■ **EXTRAIT DU DOCUMENT**
------------------------

Ceci va donner lieu à une négociation bien sûr difficile, rendue encore plus difficile par les débats sur le pacte de stabilité qui vont certainement contribuer à raidir la position allemande, et par la position très intransigeante des Pays-Bas, dont la coalition au pouvoir refuse toute augmentation du budget de l'Union.

Si compromis il y avait, il pourrait être trouvé dans un mécanisme d'écrêtement généralisé des soldes, une sorte de « chèque britannique » pour tous. Il serait cependant assez paradoxal, d'une part, de parler de cohésion et de solidarité, et d'autre part, d'introduire un mécanisme financier de cette nature, qui est le contraire de la solidarité.

------------------------

■ **EXERCICE**
Renvoyez le passage de l'extrait sur le budget de l'Union compris entre « Ceci va donner » et « de la solidarité. », ces deux segments inclus.

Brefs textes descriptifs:
------------------------

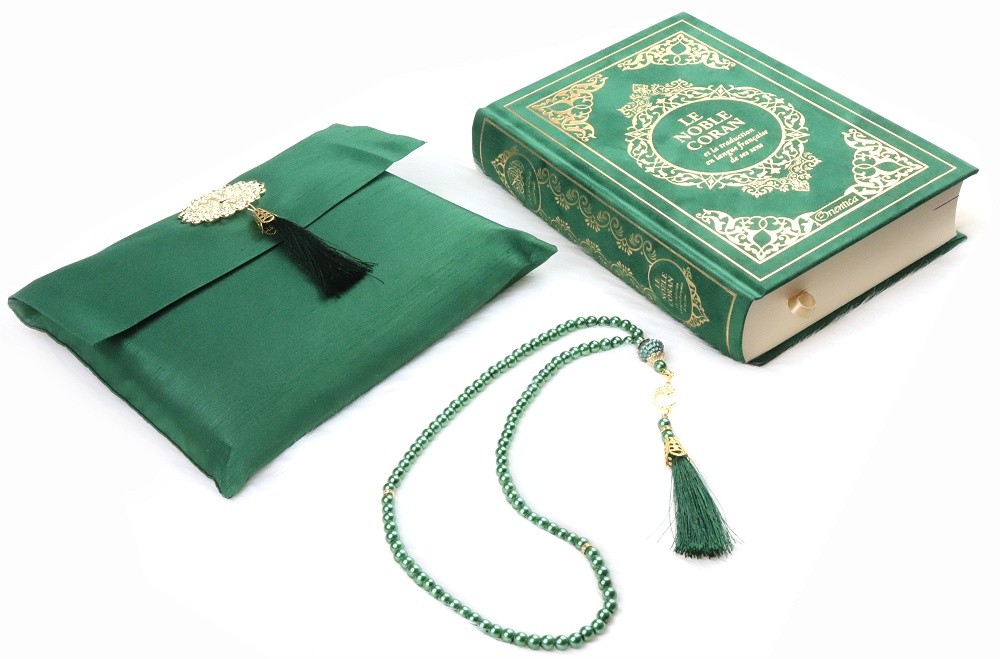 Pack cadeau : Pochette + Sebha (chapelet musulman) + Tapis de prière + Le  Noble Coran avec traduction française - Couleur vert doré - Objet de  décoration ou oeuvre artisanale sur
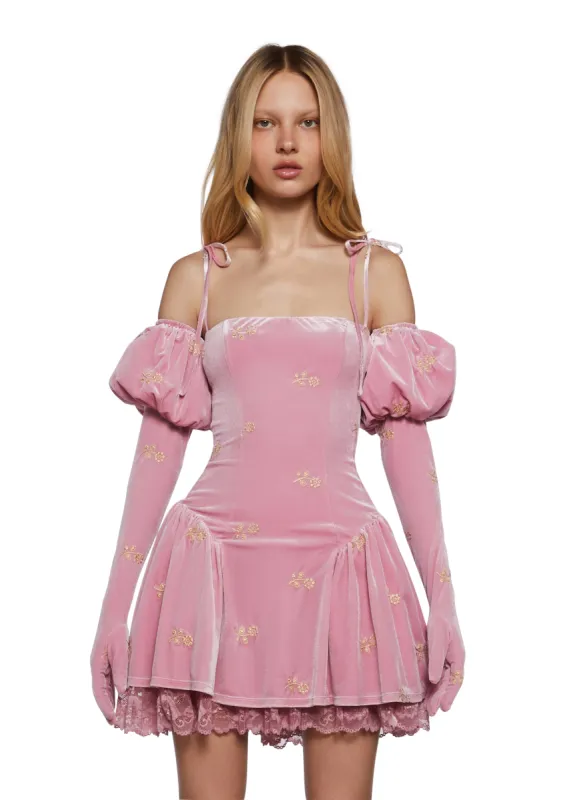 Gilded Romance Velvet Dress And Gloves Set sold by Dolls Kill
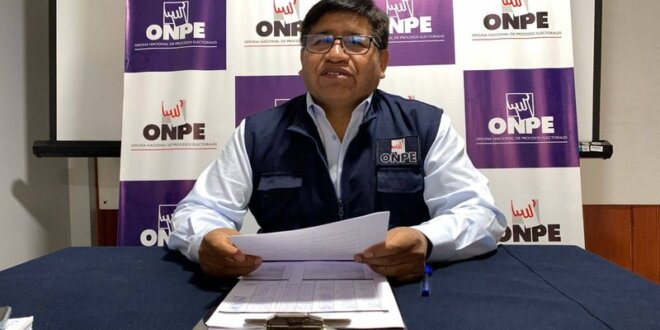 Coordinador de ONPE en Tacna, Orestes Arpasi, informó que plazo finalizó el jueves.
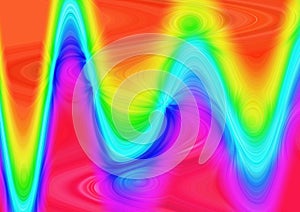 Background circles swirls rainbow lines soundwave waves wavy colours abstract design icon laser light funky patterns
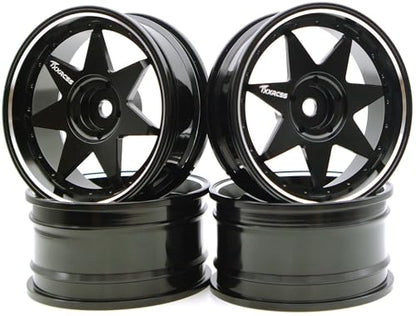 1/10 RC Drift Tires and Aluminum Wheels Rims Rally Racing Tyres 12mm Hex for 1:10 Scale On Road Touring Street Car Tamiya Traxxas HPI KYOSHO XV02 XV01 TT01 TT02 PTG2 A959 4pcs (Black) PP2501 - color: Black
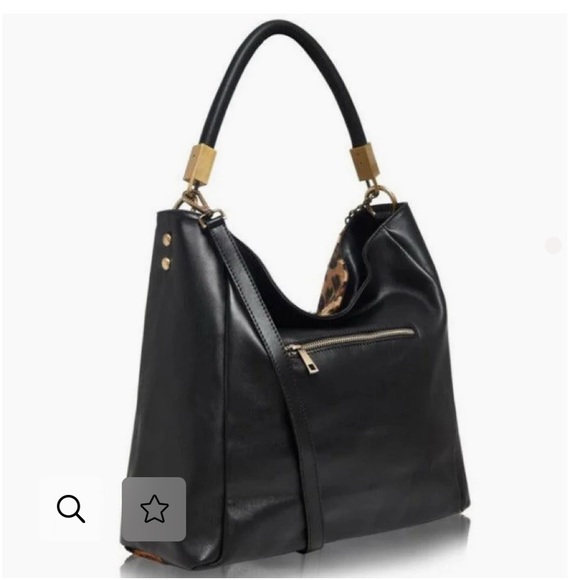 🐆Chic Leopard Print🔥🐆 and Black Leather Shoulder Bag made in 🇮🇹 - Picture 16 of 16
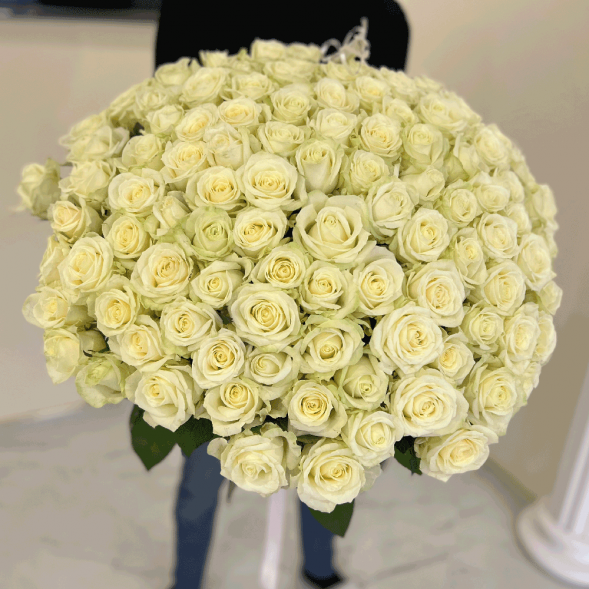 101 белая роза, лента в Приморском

------------------------

■ **CORRIGÉ DE L'EXERCICE**
Ceci va donner lieu à une négociation bien sûr difficile, rendue encore plus difficile par les débats sur le pacte de stabilité qui vont certainement contribuer à raidir la position allemande, et par la position très intransigeante des Pays-Bas, dont la coalition au pouvoir refuse toute augmentation du budget de l'Union.

Si compromis il y avait, il pourrait être trouvé dans un mécanisme d'écrêtement généralisé des soldes, une sorte de « chèque britannique » pour tous. Il serait cependant assez paradoxal, d'une part, de parler de cohésion et de solidarité, et d'autre part, d'introduire un mécanisme financier de cette nature, qui est le contraire de la solidarité.